Она скромно усмехнулась.
— Я, как любой мелкий рантье, живу на доходы с капитала, вот и все… Да-да, именно рантье, ведь вы и сами понимаете, что доходов, какие я могу извлечь из индиго и нескольких акров табака, что выращивают мои рабы, никак не может хватить мне на жизнь…
— Мадам, — снова взялся за свое Лапьерьер, — я думаю, вы могли бы помочь мне хорошим советом… Ведь прежде всего вы большой друг генерала. И у меня есть все основания догадываться, что и он не раз, и ко всеобщему нашему удовольствию, пользовался вашими добрыми советами… Должен признаться, меня мучают самые дурные опасения касательно будущего нашей колонии…
— И меня тоже, — согласилась с ним Мари. — Однако мне кажется, что если бы вы проявили побольше решительности, если бы вы посадили в тюрьму преступников, если бы вы проворней искали виновных и осудили бы их по всей строгости закона, то нам бы не пришлось опасаться новых мятежей…
— Насколько я могу догадаться, мадам, вы имеете в виду Лефора!.. Однако я никак не мог с позором выгнать Лефора со службы, ибо в этом случае пригрозил уйти и капитан Байардель, а это солдат, чье присутствие в гарнизоне нам весьма необходимо, поэтому мне пришлось ограничиться его временной отставкой. Мы постоянно держим его под надзором. Как раз-сегодня я только что имел рапорт о его поведении. Он живет у вдовы колониста, некоей Жозефины Бабен, в хижине неподалеку от речки Отцов-иезуитов. Только и делает, что целыми днями покуривает свою трубку да ходит на рыбалку… Однако теперь я располагаю неоспоримыми доказательствами, что он не только не имел никакого отношения к заговору, но, напротив, оказался совершенно прав.
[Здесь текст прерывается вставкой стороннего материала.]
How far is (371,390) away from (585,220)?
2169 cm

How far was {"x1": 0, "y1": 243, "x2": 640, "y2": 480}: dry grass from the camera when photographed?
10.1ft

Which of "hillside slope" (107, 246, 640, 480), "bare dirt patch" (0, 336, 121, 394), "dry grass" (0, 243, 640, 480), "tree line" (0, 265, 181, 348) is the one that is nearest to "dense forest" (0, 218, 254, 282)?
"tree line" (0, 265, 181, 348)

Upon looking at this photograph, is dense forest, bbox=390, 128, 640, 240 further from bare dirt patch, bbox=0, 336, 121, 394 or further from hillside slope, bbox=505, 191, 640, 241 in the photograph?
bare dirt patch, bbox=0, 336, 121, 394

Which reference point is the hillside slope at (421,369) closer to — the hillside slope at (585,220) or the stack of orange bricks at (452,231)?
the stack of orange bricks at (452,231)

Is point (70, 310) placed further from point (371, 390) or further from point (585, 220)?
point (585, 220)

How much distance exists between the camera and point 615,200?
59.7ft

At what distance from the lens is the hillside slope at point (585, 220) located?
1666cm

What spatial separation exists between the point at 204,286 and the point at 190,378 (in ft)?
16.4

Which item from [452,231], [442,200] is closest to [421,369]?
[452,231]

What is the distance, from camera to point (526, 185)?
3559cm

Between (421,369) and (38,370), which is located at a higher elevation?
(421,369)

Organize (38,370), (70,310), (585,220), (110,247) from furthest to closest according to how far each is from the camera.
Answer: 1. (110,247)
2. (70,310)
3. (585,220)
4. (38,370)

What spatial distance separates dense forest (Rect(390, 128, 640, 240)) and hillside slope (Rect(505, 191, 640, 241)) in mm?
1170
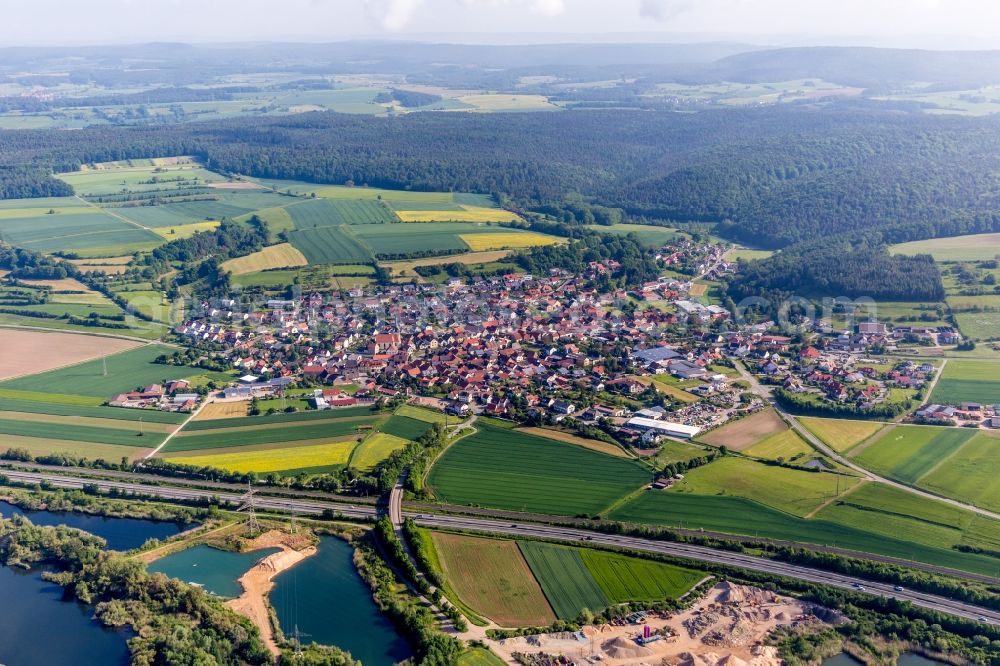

У нас на острове, мадам, действительно есть несколько смутьянов, и во главе их стоит не кто иной, как Бофор!
— Бофор?!
— Да, мадам, тот самый Бофор, которого Лефор без конца обвинял в этом с самого первого дня!
— Да, это правда… — задумчиво проговорила Мари. — А я-то думала, что он просто хотел ему отомстить. У этих двоих ведь давние счеты, не так ли?
— Совершенно верно, мадам, однажды вечером, по словам Лефора, после одного из ваших приемов Бофор устроил ему где-то по дороге засаду и пытался пристрелить из пистолета. Но, должно быть, этому каналье помогает сам дьявол, ибо мало того, что он вышел из этой переделки целым и невредимым, ему еще удалось угодить пулей прямо в руку своего недруга! Застрели он его в тот день насмерть, у нас сейчас было бы куда меньше хлопот.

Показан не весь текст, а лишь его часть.